METHODS::The respiratory tract is lined by a pseudo-stratified epithelium from the nose to terminal bronchioles. This first line of defense of the lung against external stress includes five main cell types: basal, suprabasal, club, goblet and multiciliated cells, as well as rare cells such as ionocytes, neuroendocrine and tuft/brush cells. At homeostasis, this epithelium self-renews at low rate but is able of fast regeneration upon damage.
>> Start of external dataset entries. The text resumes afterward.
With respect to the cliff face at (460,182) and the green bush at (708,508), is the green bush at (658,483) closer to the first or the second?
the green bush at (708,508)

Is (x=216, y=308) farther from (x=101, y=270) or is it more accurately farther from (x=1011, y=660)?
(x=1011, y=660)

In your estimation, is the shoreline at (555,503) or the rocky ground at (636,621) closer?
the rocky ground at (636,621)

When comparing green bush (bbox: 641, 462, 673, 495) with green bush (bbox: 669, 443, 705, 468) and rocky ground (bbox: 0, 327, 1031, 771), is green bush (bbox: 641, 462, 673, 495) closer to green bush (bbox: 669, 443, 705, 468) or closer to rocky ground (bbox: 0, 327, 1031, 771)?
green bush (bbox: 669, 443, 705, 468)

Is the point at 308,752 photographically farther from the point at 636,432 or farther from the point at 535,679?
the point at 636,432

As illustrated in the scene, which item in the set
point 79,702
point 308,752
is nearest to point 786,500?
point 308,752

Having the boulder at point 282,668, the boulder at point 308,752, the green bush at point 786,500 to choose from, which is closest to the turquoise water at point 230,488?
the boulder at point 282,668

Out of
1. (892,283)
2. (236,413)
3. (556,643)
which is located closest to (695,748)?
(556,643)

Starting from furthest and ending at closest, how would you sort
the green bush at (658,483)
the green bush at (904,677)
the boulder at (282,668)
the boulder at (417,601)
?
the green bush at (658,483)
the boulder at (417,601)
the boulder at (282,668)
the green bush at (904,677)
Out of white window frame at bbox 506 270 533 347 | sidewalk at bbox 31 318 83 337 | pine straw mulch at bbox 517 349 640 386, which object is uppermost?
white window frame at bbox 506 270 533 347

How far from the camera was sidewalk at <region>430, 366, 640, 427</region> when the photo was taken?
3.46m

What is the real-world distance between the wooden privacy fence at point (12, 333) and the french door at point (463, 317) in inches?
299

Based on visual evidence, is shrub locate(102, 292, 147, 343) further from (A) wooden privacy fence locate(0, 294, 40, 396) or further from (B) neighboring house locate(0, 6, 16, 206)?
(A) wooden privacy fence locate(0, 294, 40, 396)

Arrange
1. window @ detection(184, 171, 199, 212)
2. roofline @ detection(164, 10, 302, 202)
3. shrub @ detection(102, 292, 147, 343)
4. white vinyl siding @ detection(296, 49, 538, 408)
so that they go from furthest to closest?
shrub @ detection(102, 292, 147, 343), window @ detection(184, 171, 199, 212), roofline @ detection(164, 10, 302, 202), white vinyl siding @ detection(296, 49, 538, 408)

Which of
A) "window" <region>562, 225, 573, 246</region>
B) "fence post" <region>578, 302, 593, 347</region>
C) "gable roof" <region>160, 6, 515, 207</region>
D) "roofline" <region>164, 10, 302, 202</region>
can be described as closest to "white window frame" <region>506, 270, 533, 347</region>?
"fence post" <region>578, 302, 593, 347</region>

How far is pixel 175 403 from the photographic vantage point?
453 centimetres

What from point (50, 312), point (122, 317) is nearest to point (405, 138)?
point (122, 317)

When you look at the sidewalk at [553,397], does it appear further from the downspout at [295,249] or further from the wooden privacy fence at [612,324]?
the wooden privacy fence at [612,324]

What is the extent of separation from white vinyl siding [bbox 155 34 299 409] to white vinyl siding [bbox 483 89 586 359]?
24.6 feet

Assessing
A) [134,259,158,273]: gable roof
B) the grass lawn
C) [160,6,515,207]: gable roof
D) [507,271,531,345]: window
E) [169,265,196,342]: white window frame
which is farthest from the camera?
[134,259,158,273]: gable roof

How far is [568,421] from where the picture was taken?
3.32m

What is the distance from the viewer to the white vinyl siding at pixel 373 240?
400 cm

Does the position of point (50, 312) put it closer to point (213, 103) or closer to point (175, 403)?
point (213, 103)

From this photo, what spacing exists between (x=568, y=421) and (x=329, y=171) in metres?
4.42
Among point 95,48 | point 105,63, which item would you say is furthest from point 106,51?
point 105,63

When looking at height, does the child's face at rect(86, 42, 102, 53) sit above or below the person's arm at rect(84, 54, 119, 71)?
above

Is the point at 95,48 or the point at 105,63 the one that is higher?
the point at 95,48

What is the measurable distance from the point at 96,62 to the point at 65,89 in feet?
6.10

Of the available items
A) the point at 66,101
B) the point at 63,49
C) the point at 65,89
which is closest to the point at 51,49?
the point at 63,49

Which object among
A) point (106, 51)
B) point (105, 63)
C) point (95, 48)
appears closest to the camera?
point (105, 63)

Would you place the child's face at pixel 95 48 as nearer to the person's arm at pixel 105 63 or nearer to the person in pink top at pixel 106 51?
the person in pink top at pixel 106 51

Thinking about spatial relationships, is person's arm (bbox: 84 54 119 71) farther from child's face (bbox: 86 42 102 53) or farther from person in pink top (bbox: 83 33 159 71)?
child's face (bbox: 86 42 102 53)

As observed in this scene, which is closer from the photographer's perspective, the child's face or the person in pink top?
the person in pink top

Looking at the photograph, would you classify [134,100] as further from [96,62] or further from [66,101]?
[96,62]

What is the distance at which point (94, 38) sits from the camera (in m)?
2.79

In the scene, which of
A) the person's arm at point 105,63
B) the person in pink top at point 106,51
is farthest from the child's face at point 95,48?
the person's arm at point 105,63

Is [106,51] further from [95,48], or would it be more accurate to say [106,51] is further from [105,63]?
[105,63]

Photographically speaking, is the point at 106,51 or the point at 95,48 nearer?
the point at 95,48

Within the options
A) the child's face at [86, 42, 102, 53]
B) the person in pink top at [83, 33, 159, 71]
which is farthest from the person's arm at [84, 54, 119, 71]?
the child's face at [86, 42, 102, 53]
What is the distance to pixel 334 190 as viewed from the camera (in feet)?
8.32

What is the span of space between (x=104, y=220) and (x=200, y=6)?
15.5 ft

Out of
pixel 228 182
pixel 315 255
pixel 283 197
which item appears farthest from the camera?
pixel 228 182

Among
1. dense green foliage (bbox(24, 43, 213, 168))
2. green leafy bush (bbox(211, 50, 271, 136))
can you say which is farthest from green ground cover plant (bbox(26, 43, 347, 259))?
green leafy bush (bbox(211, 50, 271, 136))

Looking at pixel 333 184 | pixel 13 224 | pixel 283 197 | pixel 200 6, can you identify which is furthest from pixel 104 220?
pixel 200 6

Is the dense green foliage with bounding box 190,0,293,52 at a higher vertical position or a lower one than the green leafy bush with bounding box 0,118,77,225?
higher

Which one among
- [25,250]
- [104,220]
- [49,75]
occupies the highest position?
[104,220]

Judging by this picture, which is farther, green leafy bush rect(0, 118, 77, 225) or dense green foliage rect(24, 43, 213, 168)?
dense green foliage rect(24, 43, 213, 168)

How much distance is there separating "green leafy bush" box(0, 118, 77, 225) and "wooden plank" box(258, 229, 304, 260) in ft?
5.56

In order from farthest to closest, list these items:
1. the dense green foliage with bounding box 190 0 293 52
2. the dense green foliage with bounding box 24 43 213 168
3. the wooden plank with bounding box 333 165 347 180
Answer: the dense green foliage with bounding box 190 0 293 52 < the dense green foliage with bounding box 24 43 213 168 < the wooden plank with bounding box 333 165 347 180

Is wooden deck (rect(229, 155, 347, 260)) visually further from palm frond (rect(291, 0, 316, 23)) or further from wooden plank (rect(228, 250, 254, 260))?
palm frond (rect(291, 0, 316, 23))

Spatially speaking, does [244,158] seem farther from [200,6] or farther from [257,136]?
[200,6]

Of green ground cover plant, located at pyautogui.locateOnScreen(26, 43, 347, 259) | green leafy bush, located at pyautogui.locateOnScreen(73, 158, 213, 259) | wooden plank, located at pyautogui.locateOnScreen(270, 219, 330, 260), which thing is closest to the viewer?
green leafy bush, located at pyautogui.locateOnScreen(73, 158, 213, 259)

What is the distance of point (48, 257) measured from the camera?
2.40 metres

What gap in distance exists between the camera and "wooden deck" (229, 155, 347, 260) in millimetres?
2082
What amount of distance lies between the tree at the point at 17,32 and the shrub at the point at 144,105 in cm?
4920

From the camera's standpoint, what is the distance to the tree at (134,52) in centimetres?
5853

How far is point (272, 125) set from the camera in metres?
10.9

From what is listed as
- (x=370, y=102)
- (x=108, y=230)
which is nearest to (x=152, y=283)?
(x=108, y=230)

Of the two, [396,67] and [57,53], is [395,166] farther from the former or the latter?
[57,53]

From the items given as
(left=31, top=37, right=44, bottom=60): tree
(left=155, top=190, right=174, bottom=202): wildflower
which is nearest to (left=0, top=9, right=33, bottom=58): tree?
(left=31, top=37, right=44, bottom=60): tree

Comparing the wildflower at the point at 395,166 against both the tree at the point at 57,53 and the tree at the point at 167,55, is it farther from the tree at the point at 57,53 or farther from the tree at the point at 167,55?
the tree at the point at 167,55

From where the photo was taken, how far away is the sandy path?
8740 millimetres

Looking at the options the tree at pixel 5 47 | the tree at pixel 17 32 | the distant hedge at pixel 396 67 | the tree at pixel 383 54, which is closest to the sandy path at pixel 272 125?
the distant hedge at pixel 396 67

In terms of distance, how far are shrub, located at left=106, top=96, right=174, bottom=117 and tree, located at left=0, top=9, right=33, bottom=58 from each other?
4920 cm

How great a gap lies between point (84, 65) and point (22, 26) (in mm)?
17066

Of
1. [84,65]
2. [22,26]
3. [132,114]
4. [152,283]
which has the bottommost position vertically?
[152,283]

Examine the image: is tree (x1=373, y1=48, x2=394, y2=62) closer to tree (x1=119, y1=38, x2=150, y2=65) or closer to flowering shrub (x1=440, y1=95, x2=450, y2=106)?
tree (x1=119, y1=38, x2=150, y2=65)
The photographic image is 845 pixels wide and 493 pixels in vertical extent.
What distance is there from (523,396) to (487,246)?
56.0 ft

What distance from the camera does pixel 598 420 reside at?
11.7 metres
Airway epithelial cell lineages during regeneration have been investigated in the mouse by genetic labeling, mainly after injuring the epithelium with noxious agents. From these approaches, basal cells have been identified as progenitors of club, goblet and multiciliated cells, but also of ionocytes and neuroendocrine cells. Single-cell RNA sequencing, coupled to lineage inference algorithms, has independently allowed the establishment of comprehensive pictures of cell lineage relationships in both mouse and human. In line with genetic tracing experiments in mouse trachea, studies using single-cell RNA sequencing (RNAseq) have shown that basal cells first differentiate into club cells, which in turn mature into goblet cells or differentiate into multiciliated cells. In the human airway epithelium, single-cell RNAseq has identified novel intermediate populations such as deuterosomal cells, 'hybrid' mucous-multiciliated cells and progenitors of rare cells. Novel differentiation dynamics, such as a transition from goblet to multiciliated cells have also been discovered. The future of cell lineage relationships in the respiratory tract now resides in the combination of genetic labeling approaches with single-cell RNAseq to establish, in a definitive manner, the hallmarks of cellular lineages in normal and pathological situations.